I ended up exhausted during the first few weeks! Everybody was calling me, asking: “What are you up to?” I said: “Nothing, I’m sitting on the couch watching some series. I’m dead tired from seeing you all doing so many things!” I mean, there is not enough time in the day! It’s madness.  After this pandemic, I don’t mean to say that world will have changed, but some things will definitely change. And that goes for the world of disability too.

In what sense…?

All the organisations are great and do their job, but many of them are not entirely open. We work with children with different types of disability who don’t have access to regular sport clubs. Clubs don’t take them because they don’t know how to work with them. But we take care of them. We teach them how to ski, surf, and cycle.  Then, we work with the regular clubs to assess them on how to include these children and integrate them as part of the club. Families feel very grateful because the whole process develops in a natural way. In addition, ski clubs that work with children with disabilities have now realised that this brings other beneficial effects. In front of these children’s efforts, other kids are less prone to just sit down on the snow and say: “Oh, I’m so tired!” Everybody wins.  And when you manage to make organisations think about them as regular customers, you’ve made it, you’ve planted the seed

On a slope at La Molina ski resort, a Play & Train guide gives directions to a blind skier. Image by Óscar Vall.
On a slope at La Molina ski resort, a Play & Train guide gives directions to a blind skier. Image by Óscar Vall.

How can inclusive tourism be integrated in the tourism supply? What can we tell the agents?

The same thing I told the people at La Molina back in the day. You need to show them a spread sheet and say: “There is a market niche here that can be very important to you. You’d be fools to let it go”. Because when people with a disability go somewhere and they feel comfortable, and the environment poses no problem to them, they’re the most loyal customers you can imagine.  And as customers, they’re the ones that spend the most.

How are you facing the uncertainty of the coming “new normal” at Play & Train? 

We are worried, this is not an easy situation, but for some time now we have been planning to launch an educational platform with several goals. Education for tourism: providing tools so that the different tourism agents consider the person with a disability as one more client in his environment and that they can offer adapted packages in a normal manner, like for the rest of the clients. We are also seeing to organise training courses for young people with disabilities.This is still on a brainstorming phase. We’d like tooffer online training that we think can have applications in the tourism field, and maybe give them the chance to work at tourism offices.
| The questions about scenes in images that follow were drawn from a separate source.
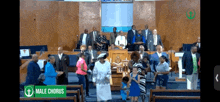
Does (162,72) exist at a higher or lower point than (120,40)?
lower

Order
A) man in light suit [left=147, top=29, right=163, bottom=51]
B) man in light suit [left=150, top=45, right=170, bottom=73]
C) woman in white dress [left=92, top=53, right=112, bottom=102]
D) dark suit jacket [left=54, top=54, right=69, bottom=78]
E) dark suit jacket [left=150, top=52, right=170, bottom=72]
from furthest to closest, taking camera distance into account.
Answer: man in light suit [left=147, top=29, right=163, bottom=51] → dark suit jacket [left=150, top=52, right=170, bottom=72] → man in light suit [left=150, top=45, right=170, bottom=73] → dark suit jacket [left=54, top=54, right=69, bottom=78] → woman in white dress [left=92, top=53, right=112, bottom=102]

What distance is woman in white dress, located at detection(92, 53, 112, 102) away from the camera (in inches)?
218

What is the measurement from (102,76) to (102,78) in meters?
0.04

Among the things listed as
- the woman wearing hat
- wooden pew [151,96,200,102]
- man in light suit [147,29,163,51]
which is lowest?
wooden pew [151,96,200,102]

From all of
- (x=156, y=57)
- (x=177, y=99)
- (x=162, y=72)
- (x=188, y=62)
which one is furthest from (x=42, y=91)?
(x=156, y=57)

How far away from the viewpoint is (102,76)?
5594 millimetres

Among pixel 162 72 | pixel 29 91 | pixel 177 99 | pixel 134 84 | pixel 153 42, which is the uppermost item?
pixel 153 42

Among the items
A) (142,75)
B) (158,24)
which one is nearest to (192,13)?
(158,24)

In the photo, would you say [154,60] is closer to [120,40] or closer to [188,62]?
[188,62]

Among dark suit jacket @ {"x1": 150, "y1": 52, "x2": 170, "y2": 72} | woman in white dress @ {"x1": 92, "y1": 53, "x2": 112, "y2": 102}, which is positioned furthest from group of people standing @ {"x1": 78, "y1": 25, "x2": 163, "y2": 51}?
woman in white dress @ {"x1": 92, "y1": 53, "x2": 112, "y2": 102}

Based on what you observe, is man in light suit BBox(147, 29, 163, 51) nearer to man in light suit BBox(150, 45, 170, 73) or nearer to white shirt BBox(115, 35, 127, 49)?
white shirt BBox(115, 35, 127, 49)

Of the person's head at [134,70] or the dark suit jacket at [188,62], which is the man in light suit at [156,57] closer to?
the dark suit jacket at [188,62]

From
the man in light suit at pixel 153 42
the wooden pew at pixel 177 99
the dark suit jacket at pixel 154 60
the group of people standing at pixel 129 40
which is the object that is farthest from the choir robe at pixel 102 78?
the man in light suit at pixel 153 42
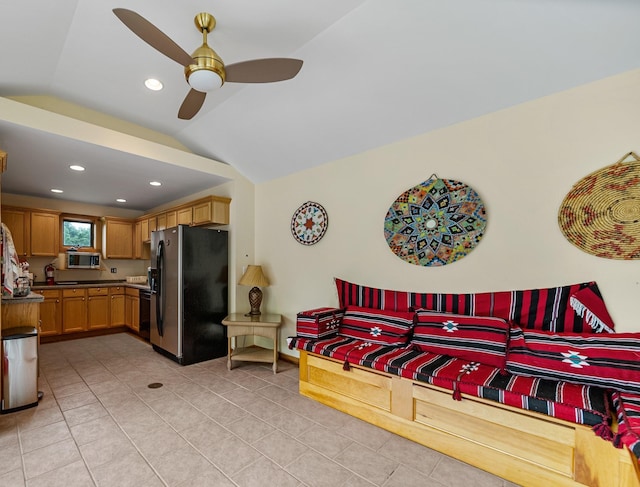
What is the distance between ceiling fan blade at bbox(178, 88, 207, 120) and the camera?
2.16 meters

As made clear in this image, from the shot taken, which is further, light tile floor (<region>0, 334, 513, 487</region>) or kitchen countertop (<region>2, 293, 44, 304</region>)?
kitchen countertop (<region>2, 293, 44, 304</region>)

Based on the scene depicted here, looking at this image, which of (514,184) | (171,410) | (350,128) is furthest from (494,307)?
(171,410)

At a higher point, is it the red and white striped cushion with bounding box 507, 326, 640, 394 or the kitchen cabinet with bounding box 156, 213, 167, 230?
the kitchen cabinet with bounding box 156, 213, 167, 230

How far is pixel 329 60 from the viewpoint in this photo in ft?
7.80

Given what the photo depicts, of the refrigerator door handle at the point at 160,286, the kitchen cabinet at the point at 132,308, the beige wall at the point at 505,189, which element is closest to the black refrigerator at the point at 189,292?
the refrigerator door handle at the point at 160,286

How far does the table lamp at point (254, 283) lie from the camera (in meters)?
3.90

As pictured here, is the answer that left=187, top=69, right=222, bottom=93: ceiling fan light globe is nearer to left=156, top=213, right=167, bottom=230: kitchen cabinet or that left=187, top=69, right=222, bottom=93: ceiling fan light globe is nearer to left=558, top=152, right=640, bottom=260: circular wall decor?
left=558, top=152, right=640, bottom=260: circular wall decor

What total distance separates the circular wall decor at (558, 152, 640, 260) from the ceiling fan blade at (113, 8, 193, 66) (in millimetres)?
2653

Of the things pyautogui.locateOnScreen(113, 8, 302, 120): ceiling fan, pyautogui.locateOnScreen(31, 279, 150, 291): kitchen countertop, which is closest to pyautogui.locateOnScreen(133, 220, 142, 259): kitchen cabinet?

Who knows best about the needs of a customer with disabilities, or how to cater for them?  We already did this at our ski resort. We had teachers with disabilities who were qualified sport instructors among our staff. Sometimes people with disabilities can be very sharp, and don’t hesitate to tell you:  “Please, don’t come and tell me how I feel, because you don’t have a clue”. If the instructor also happens to have a disability, there’s no discussion.